- What you have to do -
Write out exactly the lines from the start of the entries through the one that contains "common name: moose", including both.

- Data listing -
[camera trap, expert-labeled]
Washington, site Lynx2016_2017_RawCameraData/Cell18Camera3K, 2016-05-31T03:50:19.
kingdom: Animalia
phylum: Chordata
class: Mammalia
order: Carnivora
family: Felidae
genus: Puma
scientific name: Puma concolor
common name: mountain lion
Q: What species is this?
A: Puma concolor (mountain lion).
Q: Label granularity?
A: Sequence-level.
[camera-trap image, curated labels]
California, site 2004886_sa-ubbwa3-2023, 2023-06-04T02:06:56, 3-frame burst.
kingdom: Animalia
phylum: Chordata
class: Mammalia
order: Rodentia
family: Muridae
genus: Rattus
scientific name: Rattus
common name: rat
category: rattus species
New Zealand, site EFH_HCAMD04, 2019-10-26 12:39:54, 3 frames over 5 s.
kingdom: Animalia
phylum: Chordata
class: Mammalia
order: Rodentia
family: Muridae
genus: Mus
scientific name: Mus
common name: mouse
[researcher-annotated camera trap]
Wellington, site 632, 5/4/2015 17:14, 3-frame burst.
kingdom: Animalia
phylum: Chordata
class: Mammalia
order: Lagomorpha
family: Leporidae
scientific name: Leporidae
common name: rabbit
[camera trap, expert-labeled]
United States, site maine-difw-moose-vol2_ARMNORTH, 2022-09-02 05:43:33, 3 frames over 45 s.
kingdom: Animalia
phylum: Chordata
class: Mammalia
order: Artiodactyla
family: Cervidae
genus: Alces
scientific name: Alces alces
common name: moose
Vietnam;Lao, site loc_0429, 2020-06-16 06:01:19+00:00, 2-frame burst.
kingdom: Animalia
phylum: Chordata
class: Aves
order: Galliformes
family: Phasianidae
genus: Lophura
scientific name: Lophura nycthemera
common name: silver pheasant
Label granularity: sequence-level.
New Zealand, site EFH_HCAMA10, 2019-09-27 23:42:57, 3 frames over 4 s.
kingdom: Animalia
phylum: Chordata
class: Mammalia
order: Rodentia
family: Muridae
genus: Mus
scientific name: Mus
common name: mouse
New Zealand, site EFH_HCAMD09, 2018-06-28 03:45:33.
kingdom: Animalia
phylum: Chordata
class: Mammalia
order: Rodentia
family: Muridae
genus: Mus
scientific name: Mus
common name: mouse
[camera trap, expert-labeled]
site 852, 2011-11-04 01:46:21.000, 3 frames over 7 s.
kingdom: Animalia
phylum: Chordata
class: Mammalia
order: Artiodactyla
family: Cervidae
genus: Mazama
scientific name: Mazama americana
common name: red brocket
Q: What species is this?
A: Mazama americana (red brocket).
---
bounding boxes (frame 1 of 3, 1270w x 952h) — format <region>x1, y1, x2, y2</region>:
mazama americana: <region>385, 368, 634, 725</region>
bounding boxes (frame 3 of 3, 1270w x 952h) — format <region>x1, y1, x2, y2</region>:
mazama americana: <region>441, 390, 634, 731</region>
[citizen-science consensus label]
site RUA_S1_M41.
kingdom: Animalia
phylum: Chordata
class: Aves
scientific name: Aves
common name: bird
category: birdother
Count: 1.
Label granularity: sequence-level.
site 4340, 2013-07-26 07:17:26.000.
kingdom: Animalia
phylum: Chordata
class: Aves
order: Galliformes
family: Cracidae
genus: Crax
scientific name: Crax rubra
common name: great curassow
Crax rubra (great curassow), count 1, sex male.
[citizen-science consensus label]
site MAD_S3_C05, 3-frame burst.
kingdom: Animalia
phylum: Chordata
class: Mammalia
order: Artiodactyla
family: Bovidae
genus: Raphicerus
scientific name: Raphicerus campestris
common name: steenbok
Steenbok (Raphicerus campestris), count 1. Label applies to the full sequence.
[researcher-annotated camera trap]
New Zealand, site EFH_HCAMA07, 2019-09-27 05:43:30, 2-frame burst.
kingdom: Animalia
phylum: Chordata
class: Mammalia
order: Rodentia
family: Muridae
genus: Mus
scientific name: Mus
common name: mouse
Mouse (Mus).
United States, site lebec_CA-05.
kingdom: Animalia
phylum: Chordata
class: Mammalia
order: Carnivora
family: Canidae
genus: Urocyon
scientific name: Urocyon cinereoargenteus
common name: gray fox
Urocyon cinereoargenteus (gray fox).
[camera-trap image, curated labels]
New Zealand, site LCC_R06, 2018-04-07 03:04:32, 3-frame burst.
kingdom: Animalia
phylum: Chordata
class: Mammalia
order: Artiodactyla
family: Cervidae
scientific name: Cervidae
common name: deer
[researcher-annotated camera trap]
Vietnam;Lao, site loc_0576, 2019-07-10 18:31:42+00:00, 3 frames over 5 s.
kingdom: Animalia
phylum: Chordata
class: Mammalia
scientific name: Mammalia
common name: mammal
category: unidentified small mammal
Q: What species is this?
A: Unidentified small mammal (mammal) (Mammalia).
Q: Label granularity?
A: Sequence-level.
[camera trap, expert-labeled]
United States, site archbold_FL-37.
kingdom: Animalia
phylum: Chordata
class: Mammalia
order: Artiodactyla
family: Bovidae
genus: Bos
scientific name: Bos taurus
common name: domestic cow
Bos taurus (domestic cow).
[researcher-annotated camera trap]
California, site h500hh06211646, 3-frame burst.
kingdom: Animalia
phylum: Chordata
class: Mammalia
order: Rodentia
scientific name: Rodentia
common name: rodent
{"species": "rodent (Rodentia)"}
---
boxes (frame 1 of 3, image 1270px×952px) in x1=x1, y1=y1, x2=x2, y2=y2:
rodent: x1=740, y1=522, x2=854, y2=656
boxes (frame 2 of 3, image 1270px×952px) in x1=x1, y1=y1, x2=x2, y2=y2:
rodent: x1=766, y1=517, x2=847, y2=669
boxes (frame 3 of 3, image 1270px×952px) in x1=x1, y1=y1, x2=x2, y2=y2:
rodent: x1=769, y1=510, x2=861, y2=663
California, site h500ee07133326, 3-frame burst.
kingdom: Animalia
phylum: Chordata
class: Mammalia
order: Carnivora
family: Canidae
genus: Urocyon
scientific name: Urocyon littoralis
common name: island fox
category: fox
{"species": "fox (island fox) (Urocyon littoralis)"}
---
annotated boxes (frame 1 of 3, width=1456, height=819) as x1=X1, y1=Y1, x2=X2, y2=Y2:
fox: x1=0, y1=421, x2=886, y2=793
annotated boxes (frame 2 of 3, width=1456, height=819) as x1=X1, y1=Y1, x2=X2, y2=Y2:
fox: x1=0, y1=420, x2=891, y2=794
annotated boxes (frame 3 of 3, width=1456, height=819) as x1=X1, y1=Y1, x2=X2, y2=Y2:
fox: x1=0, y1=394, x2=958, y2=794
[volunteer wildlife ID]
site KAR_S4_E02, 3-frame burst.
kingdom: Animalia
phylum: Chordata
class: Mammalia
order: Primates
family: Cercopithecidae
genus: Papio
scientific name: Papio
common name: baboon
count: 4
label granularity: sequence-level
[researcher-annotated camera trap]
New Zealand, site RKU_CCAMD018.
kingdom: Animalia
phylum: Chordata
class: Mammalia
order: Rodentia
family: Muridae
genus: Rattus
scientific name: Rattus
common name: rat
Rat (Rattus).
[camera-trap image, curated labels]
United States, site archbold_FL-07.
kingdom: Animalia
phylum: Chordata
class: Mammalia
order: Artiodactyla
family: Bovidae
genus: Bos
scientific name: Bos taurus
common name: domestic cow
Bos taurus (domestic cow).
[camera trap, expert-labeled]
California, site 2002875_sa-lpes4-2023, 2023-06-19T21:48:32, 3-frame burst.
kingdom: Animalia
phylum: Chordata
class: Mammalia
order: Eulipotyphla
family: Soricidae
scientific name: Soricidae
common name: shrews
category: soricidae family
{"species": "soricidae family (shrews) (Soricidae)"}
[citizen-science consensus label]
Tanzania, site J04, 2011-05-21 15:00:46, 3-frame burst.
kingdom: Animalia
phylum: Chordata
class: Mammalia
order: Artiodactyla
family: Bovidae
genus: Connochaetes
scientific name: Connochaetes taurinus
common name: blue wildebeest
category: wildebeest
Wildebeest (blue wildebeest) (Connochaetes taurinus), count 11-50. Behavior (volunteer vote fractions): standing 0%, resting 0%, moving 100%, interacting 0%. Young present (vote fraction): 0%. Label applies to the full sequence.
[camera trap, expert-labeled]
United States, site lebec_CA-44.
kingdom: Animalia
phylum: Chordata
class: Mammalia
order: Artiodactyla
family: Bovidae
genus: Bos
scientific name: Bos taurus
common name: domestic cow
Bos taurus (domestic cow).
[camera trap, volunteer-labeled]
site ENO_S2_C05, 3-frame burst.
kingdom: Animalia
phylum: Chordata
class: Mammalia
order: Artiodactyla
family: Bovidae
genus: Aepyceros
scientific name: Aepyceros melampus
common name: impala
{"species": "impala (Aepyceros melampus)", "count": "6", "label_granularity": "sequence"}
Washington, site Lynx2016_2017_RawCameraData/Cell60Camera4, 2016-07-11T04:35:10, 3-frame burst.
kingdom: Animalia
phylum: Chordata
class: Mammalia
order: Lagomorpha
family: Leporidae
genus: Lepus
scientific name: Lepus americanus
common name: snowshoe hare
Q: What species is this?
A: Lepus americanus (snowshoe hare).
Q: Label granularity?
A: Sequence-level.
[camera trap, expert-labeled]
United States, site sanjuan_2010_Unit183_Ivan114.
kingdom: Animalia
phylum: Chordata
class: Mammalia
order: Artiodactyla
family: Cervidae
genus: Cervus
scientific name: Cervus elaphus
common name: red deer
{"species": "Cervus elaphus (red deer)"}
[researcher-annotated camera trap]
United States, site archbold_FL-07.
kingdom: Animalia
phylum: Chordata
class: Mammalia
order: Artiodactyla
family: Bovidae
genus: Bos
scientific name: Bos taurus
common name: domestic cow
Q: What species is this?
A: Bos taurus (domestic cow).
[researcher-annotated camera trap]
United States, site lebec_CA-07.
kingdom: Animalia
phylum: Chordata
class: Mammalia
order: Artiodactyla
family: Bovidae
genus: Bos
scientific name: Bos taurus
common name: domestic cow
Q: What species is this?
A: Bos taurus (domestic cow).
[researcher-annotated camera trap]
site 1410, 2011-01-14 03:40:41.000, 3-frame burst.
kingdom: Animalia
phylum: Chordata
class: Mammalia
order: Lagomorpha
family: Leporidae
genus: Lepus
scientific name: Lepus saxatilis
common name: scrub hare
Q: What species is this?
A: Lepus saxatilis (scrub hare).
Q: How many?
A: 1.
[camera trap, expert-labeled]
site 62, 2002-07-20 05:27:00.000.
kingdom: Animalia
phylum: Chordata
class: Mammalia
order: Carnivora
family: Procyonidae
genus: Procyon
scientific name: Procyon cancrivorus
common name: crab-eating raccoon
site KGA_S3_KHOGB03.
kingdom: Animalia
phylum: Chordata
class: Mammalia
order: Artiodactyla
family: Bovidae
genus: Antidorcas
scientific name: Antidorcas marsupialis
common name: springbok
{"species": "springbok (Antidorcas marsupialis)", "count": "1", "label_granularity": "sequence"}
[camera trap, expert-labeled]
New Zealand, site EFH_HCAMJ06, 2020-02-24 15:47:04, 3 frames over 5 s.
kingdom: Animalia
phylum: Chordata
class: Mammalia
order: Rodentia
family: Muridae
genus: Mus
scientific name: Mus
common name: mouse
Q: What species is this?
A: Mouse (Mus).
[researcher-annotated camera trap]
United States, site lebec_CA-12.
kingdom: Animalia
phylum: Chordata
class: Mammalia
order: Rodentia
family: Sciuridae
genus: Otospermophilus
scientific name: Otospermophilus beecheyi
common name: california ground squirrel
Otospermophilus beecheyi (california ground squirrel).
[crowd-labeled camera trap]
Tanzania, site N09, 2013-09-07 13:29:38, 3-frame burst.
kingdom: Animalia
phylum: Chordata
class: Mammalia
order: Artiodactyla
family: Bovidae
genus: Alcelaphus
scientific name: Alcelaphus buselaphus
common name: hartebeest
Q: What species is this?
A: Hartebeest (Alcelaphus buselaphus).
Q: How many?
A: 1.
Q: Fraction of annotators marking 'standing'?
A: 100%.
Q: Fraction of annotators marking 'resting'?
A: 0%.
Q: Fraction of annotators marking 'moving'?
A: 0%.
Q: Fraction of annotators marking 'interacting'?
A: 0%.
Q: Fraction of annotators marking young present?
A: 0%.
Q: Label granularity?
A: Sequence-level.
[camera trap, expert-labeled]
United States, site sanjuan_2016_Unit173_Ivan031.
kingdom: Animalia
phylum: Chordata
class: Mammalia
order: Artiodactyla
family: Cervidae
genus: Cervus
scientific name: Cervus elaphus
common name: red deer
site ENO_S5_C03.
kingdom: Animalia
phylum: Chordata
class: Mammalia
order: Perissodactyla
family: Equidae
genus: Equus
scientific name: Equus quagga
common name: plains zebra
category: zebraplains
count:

- Your solution -
[camera trap, expert-labeled]
Washington, site Lynx2016_2017_RawCameraData/Cell18Camera3K, 2016-05-31T03:50:19.
kingdom: Animalia
phylum: Chordata
class: Mammalia
order: Carnivora
family: Felidae
genus: Puma
scientific name: Puma concolor
common name: mountain lion
Q: What species is this?
A: Puma concolor (mountain lion).
Q: Label granularity?
A: Sequence-level.
[camera-trap image, curated labels]
California, site 2004886_sa-ubbwa3-2023, 2023-06-04T02:06:56, 3-frame burst.
kingdom: Animalia
phylum: Chordata
class: Mammalia
order: Rodentia
family: Muridae
genus: Rattus
scientific name: Rattus
common name: rat
category: rattus species
New Zealand, site EFH_HCAMD04, 2019-10-26 12:39:54, 3 frames over 5 s.
kingdom: Animalia
phylum: Chordata
class: Mammalia
order: Rodentia
family: Muridae
genus: Mus
scientific name: Mus
common name: mouse
[researcher-annotated camera trap]
Wellington, site 632, 5/4/2015 17:14, 3-frame burst.
kingdom: Animalia
phylum: Chordata
class: Mammalia
order: Lagomorpha
family: Leporidae
scientific name: Leporidae
common name: rabbit
[camera trap, expert-labeled]
United States, site maine-difw-moose-vol2_ARMNORTH, 2022-09-02 05:43:33, 3 frames over 45 s.
kingdom: Animalia
phylum: Chordata
class: Mammalia
order: Artiodactyla
family: Cervidae
genus: Alces
scientific name: Alces alces
common name: moose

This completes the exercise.